The problem — Take the entries that follow and write each one out exactly.

====

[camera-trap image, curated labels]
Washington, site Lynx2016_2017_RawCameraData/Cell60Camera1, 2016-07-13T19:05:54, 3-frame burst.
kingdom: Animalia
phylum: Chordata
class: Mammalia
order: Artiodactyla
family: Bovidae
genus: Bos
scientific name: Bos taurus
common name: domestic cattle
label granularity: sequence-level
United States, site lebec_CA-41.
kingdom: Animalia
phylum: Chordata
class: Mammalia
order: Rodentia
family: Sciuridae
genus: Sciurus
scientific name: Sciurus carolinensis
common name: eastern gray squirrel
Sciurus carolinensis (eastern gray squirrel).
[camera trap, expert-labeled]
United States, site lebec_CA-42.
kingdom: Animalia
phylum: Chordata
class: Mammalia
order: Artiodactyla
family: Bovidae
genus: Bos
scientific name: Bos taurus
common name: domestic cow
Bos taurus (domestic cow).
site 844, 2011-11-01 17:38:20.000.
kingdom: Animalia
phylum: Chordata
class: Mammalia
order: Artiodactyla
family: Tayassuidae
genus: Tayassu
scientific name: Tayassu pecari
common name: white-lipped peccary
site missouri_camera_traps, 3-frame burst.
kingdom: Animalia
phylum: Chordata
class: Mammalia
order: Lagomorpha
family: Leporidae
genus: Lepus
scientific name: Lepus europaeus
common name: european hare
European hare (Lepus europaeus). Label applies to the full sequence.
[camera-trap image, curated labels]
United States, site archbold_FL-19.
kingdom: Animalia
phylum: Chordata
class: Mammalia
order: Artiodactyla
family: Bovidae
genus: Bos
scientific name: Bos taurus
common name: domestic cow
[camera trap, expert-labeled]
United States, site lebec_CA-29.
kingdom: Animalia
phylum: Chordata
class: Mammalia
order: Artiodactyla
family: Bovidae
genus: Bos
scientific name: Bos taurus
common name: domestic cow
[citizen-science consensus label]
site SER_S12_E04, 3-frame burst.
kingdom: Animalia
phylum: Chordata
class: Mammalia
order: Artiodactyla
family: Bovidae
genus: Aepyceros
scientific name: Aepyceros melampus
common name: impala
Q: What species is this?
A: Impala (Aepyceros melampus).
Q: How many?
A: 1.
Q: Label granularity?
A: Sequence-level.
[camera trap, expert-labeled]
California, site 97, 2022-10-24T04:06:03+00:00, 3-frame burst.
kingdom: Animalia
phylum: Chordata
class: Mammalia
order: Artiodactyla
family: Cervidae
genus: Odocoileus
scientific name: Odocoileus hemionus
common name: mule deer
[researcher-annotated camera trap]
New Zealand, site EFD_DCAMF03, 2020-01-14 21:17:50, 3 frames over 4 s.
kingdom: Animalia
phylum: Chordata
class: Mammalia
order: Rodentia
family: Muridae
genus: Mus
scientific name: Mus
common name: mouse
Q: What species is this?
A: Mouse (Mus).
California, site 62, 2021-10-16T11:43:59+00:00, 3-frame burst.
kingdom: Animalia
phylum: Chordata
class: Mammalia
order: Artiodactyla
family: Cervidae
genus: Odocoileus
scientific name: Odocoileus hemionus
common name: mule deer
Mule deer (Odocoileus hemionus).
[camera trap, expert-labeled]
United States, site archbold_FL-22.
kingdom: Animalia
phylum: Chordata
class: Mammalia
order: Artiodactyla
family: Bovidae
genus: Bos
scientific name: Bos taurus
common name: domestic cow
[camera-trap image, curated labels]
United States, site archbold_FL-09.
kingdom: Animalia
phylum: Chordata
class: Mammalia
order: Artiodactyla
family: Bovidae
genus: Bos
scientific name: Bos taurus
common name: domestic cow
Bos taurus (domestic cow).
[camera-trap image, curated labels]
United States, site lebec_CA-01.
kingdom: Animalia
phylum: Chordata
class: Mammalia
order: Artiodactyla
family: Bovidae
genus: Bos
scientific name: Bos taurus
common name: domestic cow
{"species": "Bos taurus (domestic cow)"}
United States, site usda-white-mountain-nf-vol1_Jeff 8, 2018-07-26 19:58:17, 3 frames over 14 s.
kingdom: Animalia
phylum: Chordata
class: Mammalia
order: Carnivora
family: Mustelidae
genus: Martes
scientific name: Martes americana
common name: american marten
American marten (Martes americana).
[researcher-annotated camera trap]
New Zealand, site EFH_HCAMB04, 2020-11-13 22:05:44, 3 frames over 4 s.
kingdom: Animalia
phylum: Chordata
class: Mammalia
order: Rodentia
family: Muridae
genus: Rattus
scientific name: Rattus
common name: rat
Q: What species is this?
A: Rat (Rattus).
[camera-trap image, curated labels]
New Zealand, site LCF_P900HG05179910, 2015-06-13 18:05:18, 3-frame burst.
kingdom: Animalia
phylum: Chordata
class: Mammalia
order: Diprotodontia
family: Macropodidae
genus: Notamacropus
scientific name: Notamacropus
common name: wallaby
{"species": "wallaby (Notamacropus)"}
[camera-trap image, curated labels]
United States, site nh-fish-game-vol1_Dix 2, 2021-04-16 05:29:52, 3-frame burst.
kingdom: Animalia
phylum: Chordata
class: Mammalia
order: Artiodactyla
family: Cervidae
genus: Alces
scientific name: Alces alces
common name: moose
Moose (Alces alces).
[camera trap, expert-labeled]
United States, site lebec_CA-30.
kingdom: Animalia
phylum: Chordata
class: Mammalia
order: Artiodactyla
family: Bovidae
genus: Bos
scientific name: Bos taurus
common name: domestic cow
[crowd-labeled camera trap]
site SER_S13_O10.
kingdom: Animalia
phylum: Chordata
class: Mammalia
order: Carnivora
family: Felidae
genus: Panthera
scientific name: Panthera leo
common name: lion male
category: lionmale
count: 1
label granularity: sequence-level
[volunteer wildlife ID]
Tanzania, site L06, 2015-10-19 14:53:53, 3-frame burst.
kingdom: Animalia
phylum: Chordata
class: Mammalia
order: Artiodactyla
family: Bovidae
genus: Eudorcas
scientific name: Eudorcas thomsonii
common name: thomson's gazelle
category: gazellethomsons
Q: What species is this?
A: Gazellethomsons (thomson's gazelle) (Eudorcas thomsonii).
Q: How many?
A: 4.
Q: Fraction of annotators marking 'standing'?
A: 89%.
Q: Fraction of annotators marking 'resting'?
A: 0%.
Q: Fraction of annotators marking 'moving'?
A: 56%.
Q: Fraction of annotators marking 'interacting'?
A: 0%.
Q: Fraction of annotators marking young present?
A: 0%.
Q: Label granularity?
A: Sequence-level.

====

Answer space —
[camera-trap image, curated labels]
Washington, site Lynx2016_2017_RawCameraData/Cell60Camera1, 2016-07-13T19:05:54, 3-frame burst.
kingdom: Animalia
phylum: Chordata
class: Mammalia
order: Artiodactyla
family: Bovidae
genus: Bos
scientific name: Bos taurus
common name: domestic cattle
label granularity: sequence-level
United States, site lebec_CA-41.
kingdom: Animalia
phylum: Chordata
class: Mammalia
order: Rodentia
family: Sciuridae
genus: Sciurus
scientific name: Sciurus carolinensis
common name: eastern gray squirrel
Sciurus carolinensis (eastern gray squirrel).
[camera trap, expert-labeled]
United States, site lebec_CA-42.
kingdom: Animalia
phylum: Chordata
class: Mammalia
order: Artiodactyla
family: Bovidae
genus: Bos
scientific name: Bos taurus
common name: domestic cow
Bos taurus (domestic cow).
site 844, 2011-11-01 17:38:20.000.
kingdom: Animalia
phylum: Chordata
class: Mammalia
order: Artiodactyla
family: Tayassuidae
genus: Tayassu
scientific name: Tayassu pecari
common name: white-lipped peccary
site missouri_camera_traps, 3-frame burst.
kingdom: Animalia
phylum: Chordata
class: Mammalia
order: Lagomorpha
family: Leporidae
genus: Lepus
scientific name: Lepus europaeus
common name: european hare
European hare (Lepus europaeus). Label applies to the full sequence.
[camera-trap image, curated labels]
United States, site archbold_FL-19.
kingdom: Animalia
phylum: Chordata
class: Mammalia
order: Artiodactyla
family: Bovidae
genus: Bos
scientific name: Bos taurus
common name: domestic cow
[camera trap, expert-labeled]
United States, site lebec_CA-29.
kingdom: Animalia
phylum: Chordata
class: Mammalia
order: Artiodactyla
family: Bovidae
genus: Bos
scientific name: Bos taurus
common name: domestic cow
[citizen-science consensus label]
site SER_S12_E04, 3-frame burst.
kingdom: Animalia
phylum: Chordata
class: Mammalia
order: Artiodactyla
family: Bovidae
genus: Aepyceros
scientific name: Aepyceros melampus
common name: impala
Q: What species is this?
A: Impala (Aepyceros melampus).
Q: How many?
A: 1.
Q: Label granularity?
A: Sequence-level.
[camera trap, expert-labeled]
California, site 97, 2022-10-24T04:06:03+00:00, 3-frame burst.
kingdom: Animalia
phylum: Chordata
class: Mammalia
order: Artiodactyla
family: Cervidae
genus: Odocoileus
scientific name: Odocoileus hemionus
common name: mule deer
[researcher-annotated camera trap]
New Zealand, site EFD_DCAMF03, 2020-01-14 21:17:50, 3 frames over 4 s.
kingdom: Animalia
phylum: Chordata
class: Mammalia
order: Rodentia
family: Muridae
genus: Mus
scientific name: Mus
common name: mouse
Q: What species is this?
A: Mouse (Mus).
California, site 62, 2021-10-16T11:43:59+00:00, 3-frame burst.
kingdom: Animalia
phylum: Chordata
class: Mammalia
order: Artiodactyla
family: Cervidae
genus: Odocoileus
scientific name: Odocoileus hemionus
common name: mule deer
Mule deer (Odocoileus hemionus).
[camera trap, expert-labeled]
United States, site archbold_FL-22.
kingdom: Animalia
phylum: Chordata
class: Mammalia
order: Artiodactyla
family: Bovidae
genus: Bos
scientific name: Bos taurus
common name: domestic cow
[camera-trap image, curated labels]
United States, site archbold_FL-09.
kingdom: Animalia
phylum: Chordata
class: Mammalia
order: Artiodactyla
family: Bovidae
genus: Bos
scientific name: Bos taurus
common name: domestic cow
Bos taurus (domestic cow).
[camera-trap image, curated labels]
United States, site lebec_CA-01.
kingdom: Animalia
phylum: Chordata
class: Mammalia
order: Artiodactyla
family: Bovidae
genus: Bos
scientific name: Bos taurus
common name: domestic cow
{"species": "Bos taurus (domestic cow)"}
United States, site usda-white-mountain-nf-vol1_Jeff 8, 2018-07-26 19:58:17, 3 frames over 14 s.
kingdom: Animalia
phylum: Chordata
class: Mammalia
order: Carnivora
family: Mustelidae
genus: Martes
scientific name: Martes americana
common name: american marten
American marten (Martes americana).
[researcher-annotated camera trap]
New Zealand, site EFH_HCAMB04, 2020-11-13 22:05:44, 3 frames over 4 s.
kingdom: Animalia
phylum: Chordata
class: Mammalia
order: Rodentia
family: Muridae
genus: Rattus
scientific name: Rattus
common name: rat
Q: What species is this?
A: Rat (Rattus).
[camera-trap image, curated labels]
New Zealand, site LCF_P900HG05179910, 2015-06-13 18:05:18, 3-frame burst.
kingdom: Animalia
phylum: Chordata
class: Mammalia
order: Diprotodontia
family: Macropodidae
genus: Notamacropus
scientific name: Notamacropus
common name: wallaby
{"species": "wallaby (Notamacropus)"}
[camera-trap image, curated labels]
United States, site nh-fish-game-vol1_Dix 2, 2021-04-16 05:29:52, 3-frame burst.
kingdom: Animalia
phylum: Chordata
class: Mammalia
order: Artiodactyla
family: Cervidae
genus: Alces
scientific name: Alces alces
common name: moose
Moose (Alces alces).
[camera trap, expert-labeled]
United States, site lebec_CA-30.
kingdom: Animalia
phylum: Chordata
class: Mammalia
order: Artiodactyla
family: Bovidae
genus: Bos
scientific name: Bos taurus
common name: domestic cow
[crowd-labeled camera trap]
site SER_S13_O10.
kingdom: Animalia
phylum: Chordata
class: Mammalia
order: Carnivora
family: Felidae
genus: Panthera
scientific name: Panthera leo
common name: lion male
category: lionmale
count: 1
label granularity: sequence-level
[volunteer wildlife ID]
Tanzania, site L06, 2015-10-19 14:53:53, 3-frame burst.
kingdom: Animalia
phylum: Chordata
class: Mammalia
order: Artiodactyla
family: Bovidae
genus: Eudorcas
scientific name: Eudorcas thomsonii
common name: thomson's gazelle
category: gazellethomsons
Q: What species is this?
A: Gazellethomsons (thomson's gazelle) (Eudorcas thomsonii).
Q: How many?
A: 4.
Q: Fraction of annotators marking 'standing'?
A: 89%.
Q: Fraction of annotators marking 'resting'?
A: 0%.
Q: Fraction of annotators marking 'moving'?
A: 56%.
Q: Fraction of annotators marking 'interacting'?
A: 0%.
Q: Fraction of annotators marking young present?
A: 0%.
Q: Label granularity?
A: Sequence-level.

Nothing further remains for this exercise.